Teams Who Need Deployment Flexibility
With open weights coming to HuggingFace and GitHub, M3 will soon be deployable on private infrastructure. For organizations with data residency requirements or who need fine-tuned variants, that matters enormously.
Access MiniMax M3 Through AI/ML API
AI/ML API provides unified access to MiniMax M3 alongside hundreds of other leading models — OpenAI, Anthropic, Google, and more — through a single API key. One integration. One bill. Full flexibility to switch models as your needs evolve.
Common Questions About MiniMax M3
When was MiniMax M3 released?
MiniMax M3 was officially released on June 1, 2026. It's currently available via API and the MiniMax Token Plan; open-source weights are expected to arrive on HuggingFace and GitHub within days of the initial release.
Is MiniMax M3 truly open-weight?
Open weights are coming but were not available at initial release. MiniMax has committed to releasing model weights on HuggingFace and GitHub, supporting private cluster deployment and fine-tuning. Check the MiniMax HuggingFace page for the latest status.
What's the difference between M3 and M3 with thinking enabled?
Thinking mode switches on extended chain-of-thought reasoning before the model produces its answer. It's better for complex multi-step problems, agent tasks, and long-horizon planning. Without thinking, the model is faster and more suitable for latency-sensitive applications like code completion or chat. The pricing is the same either way — you toggle it per request.
Can I use M3 with tools like Cursor or Claude Code?
Yes.

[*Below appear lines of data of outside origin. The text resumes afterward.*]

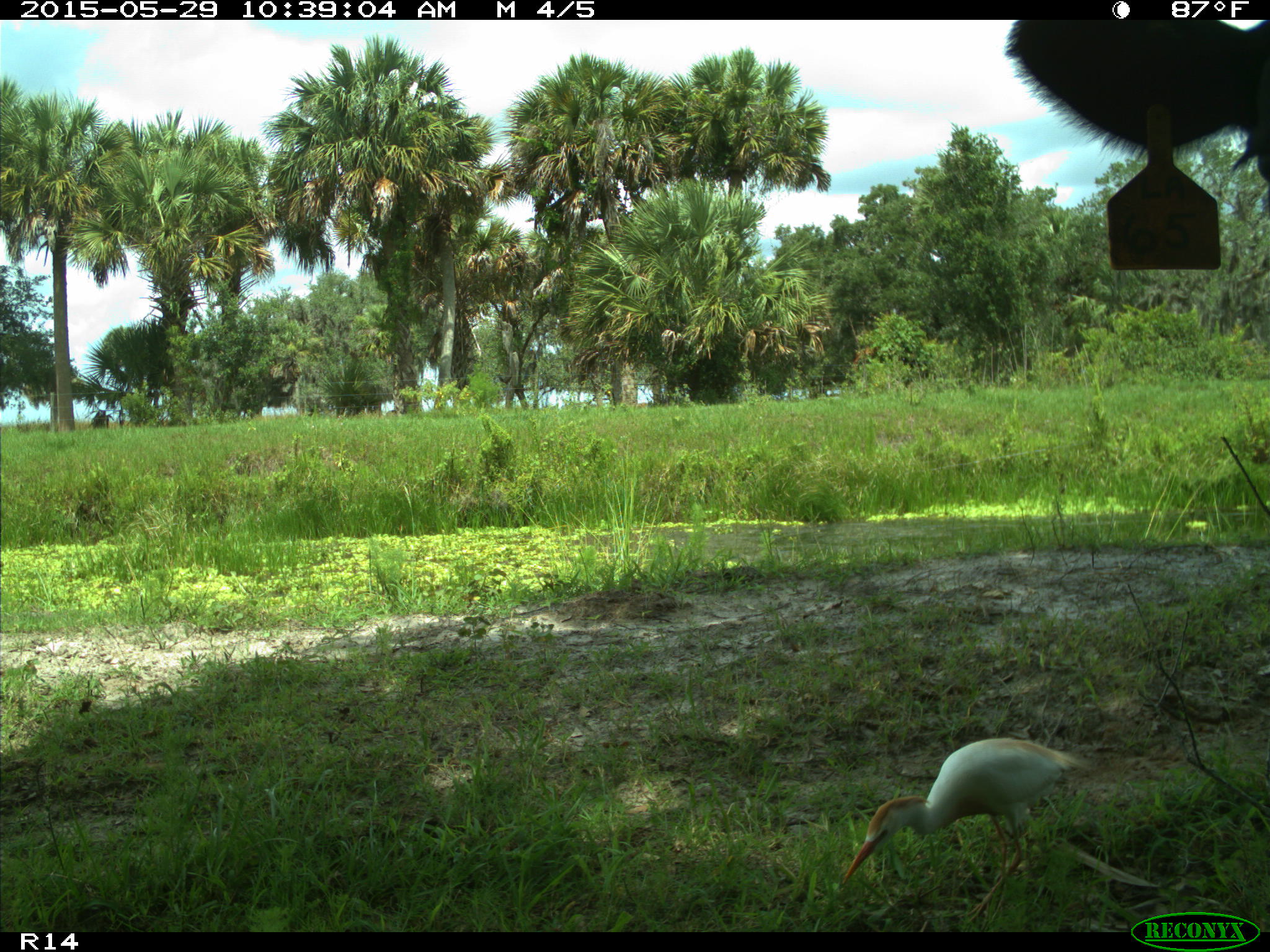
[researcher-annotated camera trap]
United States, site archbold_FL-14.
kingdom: Animalia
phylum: Chordata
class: Mammalia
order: Artiodactyla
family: Bovidae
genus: Bos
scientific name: Bos taurus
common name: domestic cow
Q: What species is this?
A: Bos taurus (domestic cow).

MiniMax explicitly tested M3's compatibility with Claude Code, Cursor, Roo Code, Kilo Code, Cline, Codex CLI, OpenCode, Grok CLI, TRAE, and Droid. If you're already subscribed to a Token Plan, these integrations are available with no additional configuration required.

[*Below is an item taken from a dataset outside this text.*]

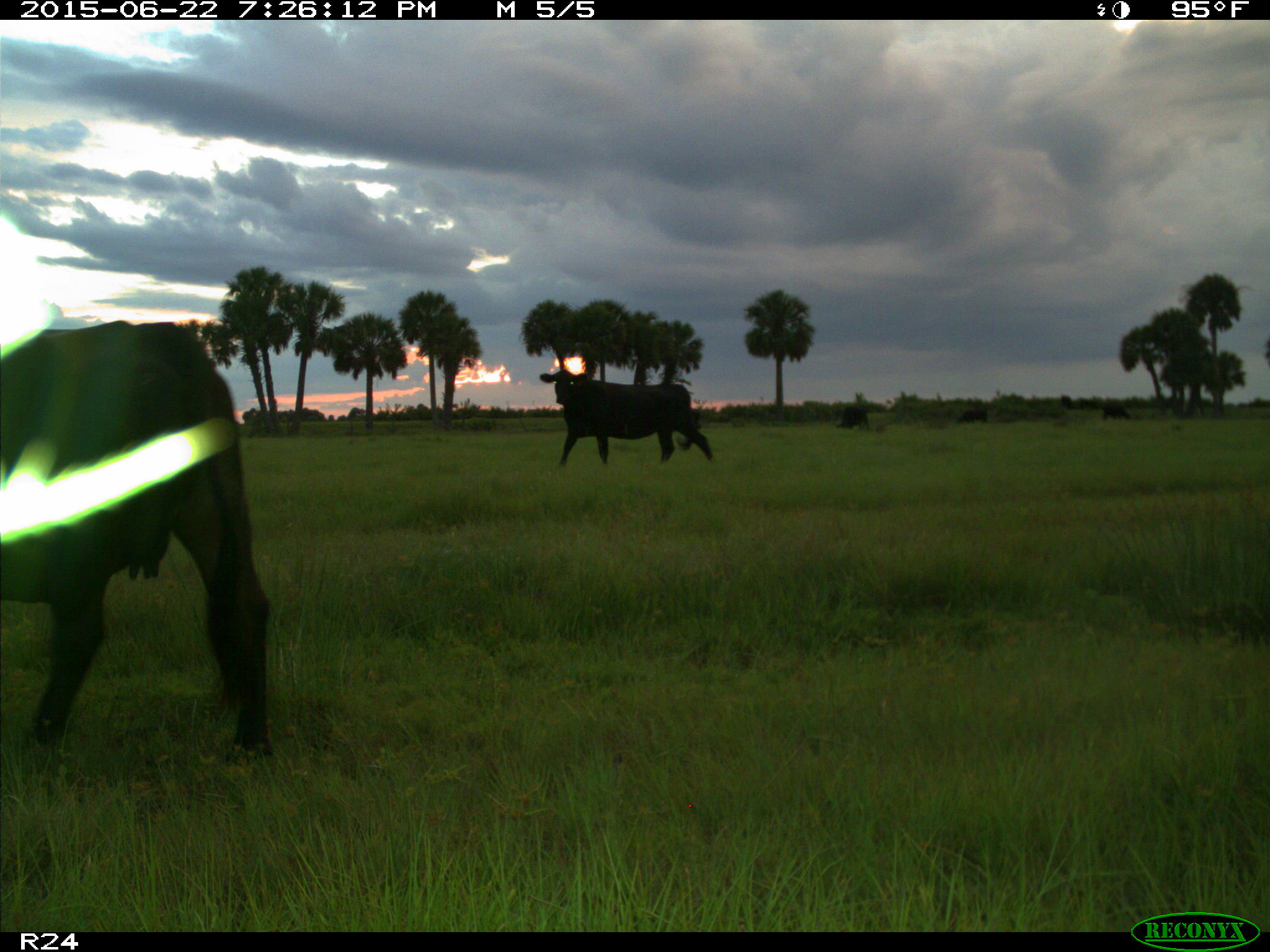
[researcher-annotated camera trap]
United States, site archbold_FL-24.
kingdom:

What does "native multimodality" actually mean in practice?
Most multimodal LLMs work by adding a vision encoder to an existing text-only model after the fact. M3 was trained on interleaved text-and-image data from pretraining step one, meaning visual and textual understanding developed together. This produces better cross-modal reasoning — for instance, M3 can parse a graph in a research paper, understand what it proves, and then write code that validates the same finding, all in a single chain of thought.